Reputation: 1
I'm using almost latest Elastic 8.13 and currently trying to make analyzer with multiplexer, that uses synonym filter. However, I found out that results from simple filter-chaining (without multiplexer) differ from multiplexer with the same token filters.
I made an artificial example, here is two analyzers:
PUT /test-index
{
"settings": {
"index": {
"analysis": {
"analyzer": {
"test_analyzer": {
"tokenizer": "classic",
"filter": [
"test_stemmer",
"test_synonym_filter"
]
},
"test_analyzer_multiplexer": {
"tokenizer": "classic",
"filter": [
"multiplexer_custom"
]
}
},
"filter": {
"multiplexer_custom": {
"type": "multiplexer",
"filters": [
"test_stemmer, test_synonym_filter"
],
"preserve_original": true
},
"test_synonym_filter": {
"type": "synonym_graph",
"synonyms": [
"walking, jumping fox"
]
},
"test_stemmer": {
"type": "stemmer",
"language": "english"
}
}
}
}
}
}
They are basically identical and should (I assume) output same results. But when I test it, I get different tokens. For simple filter-chaining everything is ok:
GET test-index/_analyze
{
"analyzer": "test_analyzer",
"text": "jumping fox"
}
Result:
{
"tokens": [
{
"token": "walk",
"start_offset": 0,
"end_offset": 11,
"type": "SYNONYM",
"position": 0,
"positionLength": 2
},
{
"token": "jump",
"start_offset": 0,
"end_offset": 7,
"type": "<ALPHANUM>",
"position": 0
},
{
"token": "fox",
"start_offset": 8,
"end_offset": 11,
"type": "<ALPHANUM>",
"position": 1
}
]
}
I am getting my stemmed synonym "walk", as expected. But if I test analyzer with multiplexer:
GET test-index/_analyze
{
"analyzer": "test_analyzer_multiplexer",
"text": "jumping fox"
}
Result is:
{
"tokens": [
{
"token": "jumping",
"start_offset": 0,
"end_offset": 7,
"type": "<ALPHANUM>",
"position": 0
},
{
"token": "jump",
"start_offset": 0,
"end_offset": 7,
"type": "<ALPHANUM>",
"position": 0
},
{
"token": "fox",
"start_offset": 8,
"end_offset": 11,
"type": "<ALPHANUM>",
"position": 1
}
]
}
No synonym at all. I believe it's happening because by default multiplexer preserves original tokens, but where is synonym nevertheless? If I add preserve_original: false
, I am getting right result, but what if I need to keep original tokens AND get synonyms while using multiplexer?

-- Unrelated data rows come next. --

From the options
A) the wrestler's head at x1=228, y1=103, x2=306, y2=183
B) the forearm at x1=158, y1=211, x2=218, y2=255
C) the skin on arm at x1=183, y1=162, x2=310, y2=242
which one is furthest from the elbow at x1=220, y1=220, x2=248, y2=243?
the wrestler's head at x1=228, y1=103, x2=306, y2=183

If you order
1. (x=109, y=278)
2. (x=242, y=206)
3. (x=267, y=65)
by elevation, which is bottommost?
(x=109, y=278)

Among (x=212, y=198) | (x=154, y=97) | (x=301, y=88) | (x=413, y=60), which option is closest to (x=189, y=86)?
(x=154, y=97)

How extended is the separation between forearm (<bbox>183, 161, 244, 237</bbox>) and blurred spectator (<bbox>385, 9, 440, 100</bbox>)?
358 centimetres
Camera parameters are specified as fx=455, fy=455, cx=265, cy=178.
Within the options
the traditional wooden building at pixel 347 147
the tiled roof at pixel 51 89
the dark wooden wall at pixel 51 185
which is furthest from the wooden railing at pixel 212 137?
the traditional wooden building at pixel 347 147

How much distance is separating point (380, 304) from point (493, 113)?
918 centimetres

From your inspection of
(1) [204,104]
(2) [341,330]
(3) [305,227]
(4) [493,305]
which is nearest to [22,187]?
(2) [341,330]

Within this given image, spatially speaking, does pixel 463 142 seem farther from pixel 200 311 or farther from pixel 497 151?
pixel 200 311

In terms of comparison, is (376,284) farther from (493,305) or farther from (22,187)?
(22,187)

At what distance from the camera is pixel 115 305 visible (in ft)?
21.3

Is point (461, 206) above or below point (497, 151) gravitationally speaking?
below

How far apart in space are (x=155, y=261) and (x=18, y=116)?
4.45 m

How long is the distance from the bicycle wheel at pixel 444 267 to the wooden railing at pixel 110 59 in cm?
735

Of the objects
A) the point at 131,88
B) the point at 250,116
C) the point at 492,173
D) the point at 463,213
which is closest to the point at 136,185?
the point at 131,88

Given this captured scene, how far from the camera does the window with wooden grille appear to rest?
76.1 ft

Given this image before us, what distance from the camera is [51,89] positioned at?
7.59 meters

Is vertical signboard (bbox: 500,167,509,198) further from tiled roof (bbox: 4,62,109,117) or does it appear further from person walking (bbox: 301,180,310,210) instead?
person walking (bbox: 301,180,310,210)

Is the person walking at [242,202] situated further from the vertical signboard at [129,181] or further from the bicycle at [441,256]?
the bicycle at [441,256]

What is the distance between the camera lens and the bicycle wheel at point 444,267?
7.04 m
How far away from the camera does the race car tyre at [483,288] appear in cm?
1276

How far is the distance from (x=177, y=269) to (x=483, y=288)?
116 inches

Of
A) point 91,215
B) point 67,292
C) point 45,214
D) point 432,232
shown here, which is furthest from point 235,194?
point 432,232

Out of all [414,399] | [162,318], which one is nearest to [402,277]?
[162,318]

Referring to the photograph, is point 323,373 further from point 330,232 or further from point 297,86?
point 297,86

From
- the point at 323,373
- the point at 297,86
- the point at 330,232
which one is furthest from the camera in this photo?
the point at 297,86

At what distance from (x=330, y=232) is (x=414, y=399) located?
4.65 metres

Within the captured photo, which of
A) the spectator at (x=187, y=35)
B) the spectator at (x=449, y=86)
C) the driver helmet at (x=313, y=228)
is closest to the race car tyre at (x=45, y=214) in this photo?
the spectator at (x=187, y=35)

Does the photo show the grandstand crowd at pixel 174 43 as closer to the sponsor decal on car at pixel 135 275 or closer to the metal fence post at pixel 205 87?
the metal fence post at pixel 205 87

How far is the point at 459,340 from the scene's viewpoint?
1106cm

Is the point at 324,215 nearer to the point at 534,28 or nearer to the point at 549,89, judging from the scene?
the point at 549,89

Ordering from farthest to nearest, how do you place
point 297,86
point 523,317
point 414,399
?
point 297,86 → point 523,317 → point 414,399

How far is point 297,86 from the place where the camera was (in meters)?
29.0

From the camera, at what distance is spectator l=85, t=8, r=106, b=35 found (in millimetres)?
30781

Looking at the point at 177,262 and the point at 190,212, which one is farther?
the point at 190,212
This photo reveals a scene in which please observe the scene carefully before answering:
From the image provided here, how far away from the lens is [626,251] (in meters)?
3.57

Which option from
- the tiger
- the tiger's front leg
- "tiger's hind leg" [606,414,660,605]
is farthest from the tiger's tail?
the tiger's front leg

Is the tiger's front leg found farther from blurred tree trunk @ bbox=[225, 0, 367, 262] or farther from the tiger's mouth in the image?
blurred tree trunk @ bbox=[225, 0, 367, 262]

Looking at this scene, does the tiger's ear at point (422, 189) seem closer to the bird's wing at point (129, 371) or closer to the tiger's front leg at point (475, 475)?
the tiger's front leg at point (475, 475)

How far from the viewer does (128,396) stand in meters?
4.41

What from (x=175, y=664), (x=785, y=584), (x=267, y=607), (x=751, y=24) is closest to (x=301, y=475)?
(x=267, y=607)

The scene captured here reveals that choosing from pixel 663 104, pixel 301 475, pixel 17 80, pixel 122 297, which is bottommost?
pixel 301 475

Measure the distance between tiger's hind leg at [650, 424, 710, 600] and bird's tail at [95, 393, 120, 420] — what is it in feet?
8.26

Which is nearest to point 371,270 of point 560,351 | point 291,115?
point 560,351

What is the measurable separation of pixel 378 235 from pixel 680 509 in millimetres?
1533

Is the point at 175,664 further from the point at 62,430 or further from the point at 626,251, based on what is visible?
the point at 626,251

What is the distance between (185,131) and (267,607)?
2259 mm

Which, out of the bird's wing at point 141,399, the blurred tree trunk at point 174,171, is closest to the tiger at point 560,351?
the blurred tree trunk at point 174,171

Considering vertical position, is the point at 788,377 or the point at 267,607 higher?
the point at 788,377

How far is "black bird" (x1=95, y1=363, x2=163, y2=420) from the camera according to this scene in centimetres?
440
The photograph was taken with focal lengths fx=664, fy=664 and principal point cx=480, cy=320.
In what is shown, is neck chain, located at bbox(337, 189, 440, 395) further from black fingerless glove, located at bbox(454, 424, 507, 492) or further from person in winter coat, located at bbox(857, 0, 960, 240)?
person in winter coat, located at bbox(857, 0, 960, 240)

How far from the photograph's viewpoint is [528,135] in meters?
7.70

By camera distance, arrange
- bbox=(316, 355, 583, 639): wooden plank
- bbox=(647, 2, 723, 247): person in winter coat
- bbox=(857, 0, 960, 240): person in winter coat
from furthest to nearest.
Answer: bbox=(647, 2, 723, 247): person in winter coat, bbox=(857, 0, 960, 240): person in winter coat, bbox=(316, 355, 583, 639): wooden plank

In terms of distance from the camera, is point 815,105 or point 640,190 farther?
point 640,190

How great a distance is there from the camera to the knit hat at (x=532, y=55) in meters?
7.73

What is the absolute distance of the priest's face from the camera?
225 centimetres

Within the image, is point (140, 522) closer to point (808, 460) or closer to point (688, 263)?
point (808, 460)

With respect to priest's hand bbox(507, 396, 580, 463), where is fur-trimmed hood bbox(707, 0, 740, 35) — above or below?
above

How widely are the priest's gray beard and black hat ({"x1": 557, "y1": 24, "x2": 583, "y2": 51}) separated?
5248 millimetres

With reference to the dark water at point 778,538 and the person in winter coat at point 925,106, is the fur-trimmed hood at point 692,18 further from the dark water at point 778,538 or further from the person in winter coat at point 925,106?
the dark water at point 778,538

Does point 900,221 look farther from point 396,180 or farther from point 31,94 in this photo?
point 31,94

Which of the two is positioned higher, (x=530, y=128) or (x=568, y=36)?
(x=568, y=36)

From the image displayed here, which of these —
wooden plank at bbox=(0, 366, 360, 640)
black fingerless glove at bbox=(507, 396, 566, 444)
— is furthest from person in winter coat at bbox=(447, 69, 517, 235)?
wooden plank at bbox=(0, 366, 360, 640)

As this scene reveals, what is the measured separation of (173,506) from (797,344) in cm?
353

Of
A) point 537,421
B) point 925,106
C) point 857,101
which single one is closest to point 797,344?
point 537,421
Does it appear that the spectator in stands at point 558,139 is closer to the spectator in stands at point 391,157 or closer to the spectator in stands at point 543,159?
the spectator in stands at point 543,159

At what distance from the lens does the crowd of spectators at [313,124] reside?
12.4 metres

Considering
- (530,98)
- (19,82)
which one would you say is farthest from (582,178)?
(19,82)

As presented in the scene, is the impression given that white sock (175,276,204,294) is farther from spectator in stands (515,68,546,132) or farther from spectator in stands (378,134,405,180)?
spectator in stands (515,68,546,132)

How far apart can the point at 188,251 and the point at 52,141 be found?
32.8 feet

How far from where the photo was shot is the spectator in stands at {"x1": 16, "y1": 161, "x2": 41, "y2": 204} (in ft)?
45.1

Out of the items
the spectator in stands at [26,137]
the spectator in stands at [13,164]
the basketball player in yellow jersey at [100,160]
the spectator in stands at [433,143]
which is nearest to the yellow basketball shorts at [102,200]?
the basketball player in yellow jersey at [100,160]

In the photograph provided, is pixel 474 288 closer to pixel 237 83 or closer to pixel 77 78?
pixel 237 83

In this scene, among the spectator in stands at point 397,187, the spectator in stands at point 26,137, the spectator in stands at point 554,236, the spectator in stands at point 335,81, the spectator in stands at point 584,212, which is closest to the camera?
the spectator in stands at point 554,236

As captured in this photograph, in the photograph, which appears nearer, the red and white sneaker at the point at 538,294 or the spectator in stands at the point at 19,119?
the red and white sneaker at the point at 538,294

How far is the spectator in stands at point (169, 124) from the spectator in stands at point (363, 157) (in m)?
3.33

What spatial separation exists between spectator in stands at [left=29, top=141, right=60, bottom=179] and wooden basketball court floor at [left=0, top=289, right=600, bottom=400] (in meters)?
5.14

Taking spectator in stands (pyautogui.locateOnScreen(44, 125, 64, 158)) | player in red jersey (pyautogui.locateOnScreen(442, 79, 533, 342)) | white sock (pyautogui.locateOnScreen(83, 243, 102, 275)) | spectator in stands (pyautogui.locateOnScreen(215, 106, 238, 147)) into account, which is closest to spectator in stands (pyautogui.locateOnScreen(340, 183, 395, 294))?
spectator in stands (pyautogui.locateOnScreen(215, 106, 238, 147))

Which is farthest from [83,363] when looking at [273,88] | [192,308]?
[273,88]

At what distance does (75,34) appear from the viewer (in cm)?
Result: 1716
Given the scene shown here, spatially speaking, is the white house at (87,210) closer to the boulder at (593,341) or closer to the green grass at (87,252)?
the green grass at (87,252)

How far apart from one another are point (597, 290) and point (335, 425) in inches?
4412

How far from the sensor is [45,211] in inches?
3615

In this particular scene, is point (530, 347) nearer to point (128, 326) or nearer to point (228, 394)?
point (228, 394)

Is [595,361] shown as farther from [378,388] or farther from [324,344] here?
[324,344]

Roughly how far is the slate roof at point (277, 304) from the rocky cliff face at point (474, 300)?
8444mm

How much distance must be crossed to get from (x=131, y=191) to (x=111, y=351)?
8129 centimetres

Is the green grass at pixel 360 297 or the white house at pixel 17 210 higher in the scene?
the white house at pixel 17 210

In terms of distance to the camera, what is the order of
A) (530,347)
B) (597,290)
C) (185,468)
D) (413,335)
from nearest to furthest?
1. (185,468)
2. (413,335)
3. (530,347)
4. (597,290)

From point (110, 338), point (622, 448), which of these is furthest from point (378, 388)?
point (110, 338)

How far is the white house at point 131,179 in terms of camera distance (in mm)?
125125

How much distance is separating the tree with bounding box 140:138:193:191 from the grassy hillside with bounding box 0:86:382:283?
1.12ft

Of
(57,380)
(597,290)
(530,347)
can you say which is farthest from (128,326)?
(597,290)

Either it's a kind of bug or I don't fully understand how it should work.
P.S. I saw almost identical topic https://discuss.elastic.co/t/synonym-filter-not-working-within-a-multiplexer-filter/271719, but I believe my case is different - my synonyms doesn't intersect with each other, so RemoveDuplicatesTokenFilter
from Lucene should (I think) work correctly. Maybe something going wrong in other place?
UPD
My overall task is to make a such analyzer, that would emit, ideally: a) original tokens; b) stemmed original tokens AND c) stemmed synonyms. For now I can do either "a" and "b" (with keyword_repeat
filter), or "b" and "c" (because "keyword_repeat" can't be used with synonyms). So it led me to multiplexer, that, as I understood from the docs, can build two (or more) independent token chains and then merge them together. So I wanted to use one chain with "keyword_repeat" to preserve original tokens (although it doesn't seems necessary because multiplexer already have such behavior), and second chain to get stemmed synonyms. But in my experiments with multiplexer I came to a problem, that I described higher in my original post - looks like it doesn't work well with synonyms in general. But maybe I just chose wrong solution for my task in the first place.
Upvotes: 0
Views: 150
Reputation: 30163
If I add preserve_original: false, I am getting right result
Are you sure? I don't see much differences between having preserve_original
set to true
or false
.
Either it's a kind of bug or I don't fully understand how it should work.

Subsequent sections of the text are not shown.